6 Future Work Beyond The Thesis
This section discusses the future work beyond the thesis: (1) enhancing KALM to author rules, and (2) supporting time reasoning.
Authoring Rules from CNL. There are two research problems with rules. The first problem is the standardization of rules parses that express the same information but via different syntactic forms or using different expressions. Suppose the knowledge base contains sentences like: (1) if a person buys a car then the person owns the car, (2) every person who is a purchaser of a car is an owner of the car, (3) if a car is bought by a person then the person possesses the car. All the above sentences represent rules and express exactly the same meaning. However, KALM’s current syntactic parser will represent them in different DRSs and therefore not being able to map them into the same logical form. The second problem involves the recognition and representation of different types of rules in logic. For instance, defeasible rules are very common in text. However, this type of rules cannot be handled by first order logic. We believe defeasible logic [20] is a good fit.

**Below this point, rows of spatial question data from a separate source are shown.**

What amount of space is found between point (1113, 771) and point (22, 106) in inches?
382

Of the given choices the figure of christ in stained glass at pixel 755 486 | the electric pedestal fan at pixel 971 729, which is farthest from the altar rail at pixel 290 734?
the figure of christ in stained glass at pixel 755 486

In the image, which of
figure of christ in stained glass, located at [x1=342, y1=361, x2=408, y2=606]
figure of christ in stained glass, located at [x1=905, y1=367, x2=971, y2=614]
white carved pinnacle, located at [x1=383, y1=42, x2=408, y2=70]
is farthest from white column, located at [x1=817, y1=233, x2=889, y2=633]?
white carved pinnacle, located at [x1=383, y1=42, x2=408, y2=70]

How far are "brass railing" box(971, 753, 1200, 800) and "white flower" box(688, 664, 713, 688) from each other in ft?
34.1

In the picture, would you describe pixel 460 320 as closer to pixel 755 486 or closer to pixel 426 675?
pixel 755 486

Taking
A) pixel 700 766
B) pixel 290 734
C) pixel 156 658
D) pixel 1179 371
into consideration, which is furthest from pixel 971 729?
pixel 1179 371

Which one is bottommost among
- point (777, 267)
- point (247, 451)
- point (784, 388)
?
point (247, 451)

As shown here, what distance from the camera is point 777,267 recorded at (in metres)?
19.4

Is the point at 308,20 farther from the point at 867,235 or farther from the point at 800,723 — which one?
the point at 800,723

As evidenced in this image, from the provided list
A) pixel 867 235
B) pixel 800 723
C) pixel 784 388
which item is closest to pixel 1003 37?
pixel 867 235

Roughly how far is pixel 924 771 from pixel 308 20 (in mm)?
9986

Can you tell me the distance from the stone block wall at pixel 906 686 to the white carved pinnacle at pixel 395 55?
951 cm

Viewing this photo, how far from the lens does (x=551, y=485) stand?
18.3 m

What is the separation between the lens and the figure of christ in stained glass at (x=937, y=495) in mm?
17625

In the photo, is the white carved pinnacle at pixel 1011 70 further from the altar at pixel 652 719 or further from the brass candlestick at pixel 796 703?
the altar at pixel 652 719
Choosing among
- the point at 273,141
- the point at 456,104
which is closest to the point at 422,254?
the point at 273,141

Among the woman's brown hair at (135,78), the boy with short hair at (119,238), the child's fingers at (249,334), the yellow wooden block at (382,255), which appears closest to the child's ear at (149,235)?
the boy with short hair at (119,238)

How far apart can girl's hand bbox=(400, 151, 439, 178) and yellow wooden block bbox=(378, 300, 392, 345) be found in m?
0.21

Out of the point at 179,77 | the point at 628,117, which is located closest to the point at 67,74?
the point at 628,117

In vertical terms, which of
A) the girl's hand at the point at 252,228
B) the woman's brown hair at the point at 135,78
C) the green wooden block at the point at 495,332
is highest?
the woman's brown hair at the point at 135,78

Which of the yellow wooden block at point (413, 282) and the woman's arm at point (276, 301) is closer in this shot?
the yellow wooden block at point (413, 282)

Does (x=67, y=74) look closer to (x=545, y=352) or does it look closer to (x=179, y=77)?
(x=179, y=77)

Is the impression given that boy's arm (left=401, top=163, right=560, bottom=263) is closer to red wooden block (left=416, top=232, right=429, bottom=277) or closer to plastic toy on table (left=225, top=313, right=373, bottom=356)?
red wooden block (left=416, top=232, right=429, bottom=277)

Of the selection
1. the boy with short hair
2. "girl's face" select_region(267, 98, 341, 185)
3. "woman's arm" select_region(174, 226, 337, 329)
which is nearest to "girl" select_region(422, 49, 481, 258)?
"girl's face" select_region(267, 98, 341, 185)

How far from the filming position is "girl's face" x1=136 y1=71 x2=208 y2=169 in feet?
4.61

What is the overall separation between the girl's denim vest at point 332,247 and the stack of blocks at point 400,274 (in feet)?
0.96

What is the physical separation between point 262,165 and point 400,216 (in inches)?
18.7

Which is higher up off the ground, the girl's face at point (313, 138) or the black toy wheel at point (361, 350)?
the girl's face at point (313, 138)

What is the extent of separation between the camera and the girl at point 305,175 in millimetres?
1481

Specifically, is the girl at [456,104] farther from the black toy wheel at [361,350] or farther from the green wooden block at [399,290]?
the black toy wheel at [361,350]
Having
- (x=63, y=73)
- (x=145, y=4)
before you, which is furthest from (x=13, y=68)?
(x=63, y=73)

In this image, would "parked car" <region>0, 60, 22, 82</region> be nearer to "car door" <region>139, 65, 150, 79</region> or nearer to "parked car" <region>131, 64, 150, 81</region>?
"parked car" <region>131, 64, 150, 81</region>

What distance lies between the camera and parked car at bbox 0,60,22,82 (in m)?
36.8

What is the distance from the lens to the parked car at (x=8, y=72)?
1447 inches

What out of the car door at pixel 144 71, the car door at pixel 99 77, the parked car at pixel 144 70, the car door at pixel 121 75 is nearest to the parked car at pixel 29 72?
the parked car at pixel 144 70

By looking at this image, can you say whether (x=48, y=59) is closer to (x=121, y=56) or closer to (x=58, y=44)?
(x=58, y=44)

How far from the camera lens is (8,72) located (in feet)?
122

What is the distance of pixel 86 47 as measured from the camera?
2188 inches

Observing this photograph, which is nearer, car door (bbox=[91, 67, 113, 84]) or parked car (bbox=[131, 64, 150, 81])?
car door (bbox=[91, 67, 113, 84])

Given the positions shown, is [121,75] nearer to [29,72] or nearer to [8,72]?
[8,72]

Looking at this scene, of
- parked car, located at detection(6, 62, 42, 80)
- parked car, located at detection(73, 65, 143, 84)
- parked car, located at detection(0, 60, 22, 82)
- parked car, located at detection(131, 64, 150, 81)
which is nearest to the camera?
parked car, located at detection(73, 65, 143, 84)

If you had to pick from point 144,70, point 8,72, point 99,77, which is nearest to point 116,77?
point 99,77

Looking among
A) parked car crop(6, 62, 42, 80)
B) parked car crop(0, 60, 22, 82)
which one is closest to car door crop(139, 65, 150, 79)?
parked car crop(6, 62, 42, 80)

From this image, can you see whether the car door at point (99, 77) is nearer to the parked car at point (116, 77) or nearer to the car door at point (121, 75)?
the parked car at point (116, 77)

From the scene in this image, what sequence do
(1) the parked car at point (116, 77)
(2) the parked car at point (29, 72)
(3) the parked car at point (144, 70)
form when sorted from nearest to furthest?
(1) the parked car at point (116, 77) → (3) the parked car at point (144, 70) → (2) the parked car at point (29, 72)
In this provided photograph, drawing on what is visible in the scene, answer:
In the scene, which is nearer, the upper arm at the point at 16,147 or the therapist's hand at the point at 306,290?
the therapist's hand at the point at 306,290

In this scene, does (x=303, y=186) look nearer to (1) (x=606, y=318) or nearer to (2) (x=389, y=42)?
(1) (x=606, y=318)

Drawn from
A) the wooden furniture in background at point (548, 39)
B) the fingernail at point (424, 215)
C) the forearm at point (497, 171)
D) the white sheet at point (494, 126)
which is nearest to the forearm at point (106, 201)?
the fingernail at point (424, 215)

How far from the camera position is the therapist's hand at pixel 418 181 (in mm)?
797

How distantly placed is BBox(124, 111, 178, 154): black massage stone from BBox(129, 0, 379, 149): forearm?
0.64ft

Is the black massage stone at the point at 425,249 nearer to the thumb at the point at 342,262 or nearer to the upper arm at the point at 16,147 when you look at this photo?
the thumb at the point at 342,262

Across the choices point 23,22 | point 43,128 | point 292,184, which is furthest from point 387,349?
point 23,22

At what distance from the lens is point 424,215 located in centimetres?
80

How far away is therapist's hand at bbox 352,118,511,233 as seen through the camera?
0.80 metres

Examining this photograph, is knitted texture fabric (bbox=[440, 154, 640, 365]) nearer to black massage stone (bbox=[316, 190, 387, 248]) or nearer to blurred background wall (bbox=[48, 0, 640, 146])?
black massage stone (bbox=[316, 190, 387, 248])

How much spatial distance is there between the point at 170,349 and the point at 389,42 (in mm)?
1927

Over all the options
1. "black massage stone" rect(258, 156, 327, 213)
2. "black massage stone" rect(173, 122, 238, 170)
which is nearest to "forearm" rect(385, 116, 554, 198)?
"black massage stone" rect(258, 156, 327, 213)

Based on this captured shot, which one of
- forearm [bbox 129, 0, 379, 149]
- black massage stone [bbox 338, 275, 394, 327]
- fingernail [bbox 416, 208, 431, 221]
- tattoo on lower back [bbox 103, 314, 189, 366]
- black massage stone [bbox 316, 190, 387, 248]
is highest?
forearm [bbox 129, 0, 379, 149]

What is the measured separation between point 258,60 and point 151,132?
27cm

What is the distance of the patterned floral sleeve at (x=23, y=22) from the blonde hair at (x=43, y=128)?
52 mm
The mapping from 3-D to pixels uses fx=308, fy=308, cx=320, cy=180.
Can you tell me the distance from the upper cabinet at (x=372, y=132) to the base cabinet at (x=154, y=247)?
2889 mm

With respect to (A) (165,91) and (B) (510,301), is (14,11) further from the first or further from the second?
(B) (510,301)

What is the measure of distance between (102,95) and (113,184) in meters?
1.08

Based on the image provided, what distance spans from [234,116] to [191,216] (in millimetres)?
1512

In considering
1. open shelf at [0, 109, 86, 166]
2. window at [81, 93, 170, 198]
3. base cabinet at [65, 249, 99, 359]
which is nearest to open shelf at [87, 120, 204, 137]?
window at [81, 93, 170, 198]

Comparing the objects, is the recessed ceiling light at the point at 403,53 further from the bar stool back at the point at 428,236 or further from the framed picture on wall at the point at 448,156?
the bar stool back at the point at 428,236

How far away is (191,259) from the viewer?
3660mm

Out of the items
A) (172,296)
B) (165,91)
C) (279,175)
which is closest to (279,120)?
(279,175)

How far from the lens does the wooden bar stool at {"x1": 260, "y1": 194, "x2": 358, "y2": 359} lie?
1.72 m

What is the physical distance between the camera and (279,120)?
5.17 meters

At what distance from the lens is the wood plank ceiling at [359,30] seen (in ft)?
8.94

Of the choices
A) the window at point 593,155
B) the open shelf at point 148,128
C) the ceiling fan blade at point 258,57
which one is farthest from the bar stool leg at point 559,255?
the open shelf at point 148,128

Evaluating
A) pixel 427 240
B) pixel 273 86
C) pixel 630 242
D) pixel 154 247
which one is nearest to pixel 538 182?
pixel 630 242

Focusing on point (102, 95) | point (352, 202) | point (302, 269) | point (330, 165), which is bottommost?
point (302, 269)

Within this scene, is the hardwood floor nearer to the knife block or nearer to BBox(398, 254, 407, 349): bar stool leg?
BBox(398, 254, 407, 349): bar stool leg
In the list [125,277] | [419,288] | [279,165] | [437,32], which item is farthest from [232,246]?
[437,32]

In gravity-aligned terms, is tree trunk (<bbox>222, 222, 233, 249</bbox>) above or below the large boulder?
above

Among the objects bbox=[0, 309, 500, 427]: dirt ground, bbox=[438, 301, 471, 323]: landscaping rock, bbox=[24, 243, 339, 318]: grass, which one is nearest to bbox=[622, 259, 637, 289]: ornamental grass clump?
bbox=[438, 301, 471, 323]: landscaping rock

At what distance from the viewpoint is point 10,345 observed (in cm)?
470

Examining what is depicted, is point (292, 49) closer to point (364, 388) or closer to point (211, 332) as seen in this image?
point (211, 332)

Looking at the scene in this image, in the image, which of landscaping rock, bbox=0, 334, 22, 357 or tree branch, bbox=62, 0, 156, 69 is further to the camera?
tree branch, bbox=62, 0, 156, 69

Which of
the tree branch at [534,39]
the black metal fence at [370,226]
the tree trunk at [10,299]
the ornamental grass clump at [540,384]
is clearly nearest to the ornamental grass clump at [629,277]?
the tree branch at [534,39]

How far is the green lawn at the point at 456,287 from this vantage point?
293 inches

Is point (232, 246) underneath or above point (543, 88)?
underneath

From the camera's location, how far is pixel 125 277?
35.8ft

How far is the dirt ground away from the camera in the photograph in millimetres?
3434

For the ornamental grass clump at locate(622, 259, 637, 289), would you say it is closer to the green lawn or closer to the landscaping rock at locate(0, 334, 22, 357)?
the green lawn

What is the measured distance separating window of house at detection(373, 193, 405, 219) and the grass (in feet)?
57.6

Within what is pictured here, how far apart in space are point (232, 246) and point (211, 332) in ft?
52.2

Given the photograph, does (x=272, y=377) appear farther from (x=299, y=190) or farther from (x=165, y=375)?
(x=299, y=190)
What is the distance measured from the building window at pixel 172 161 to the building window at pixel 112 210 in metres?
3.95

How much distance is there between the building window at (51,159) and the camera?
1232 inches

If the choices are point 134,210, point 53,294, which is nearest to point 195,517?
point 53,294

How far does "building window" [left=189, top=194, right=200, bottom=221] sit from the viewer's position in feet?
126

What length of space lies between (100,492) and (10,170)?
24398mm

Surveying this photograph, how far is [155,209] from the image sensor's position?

Time Reasoning. Time-related information is a crucial part of human knowledge, but semantic parsing that takes the time into account is rather hard. However, we can develop a CNL that would incorporate enough time related idioms to be useful in a number of domains of discourse (e.g., tax law). Time can then be added to DRSs and incorporated into our frame based approach down to the very level of the logical facts into which sentences will be translated. This time information can be represented either via special time-aware relations among events (e.g., before, after, causality, triggering) or using a reserved argument to represent time in each fluent.
7 Conclusions
This thesis proposal provides an overview of KALM, a system for knowledge authoring. In addition, it introduces KALM-QA, the question answering part of KALM. Experimental results show that both KALM and KALM-QA achieve superior accuracy as compared to the state-of-the-art systems.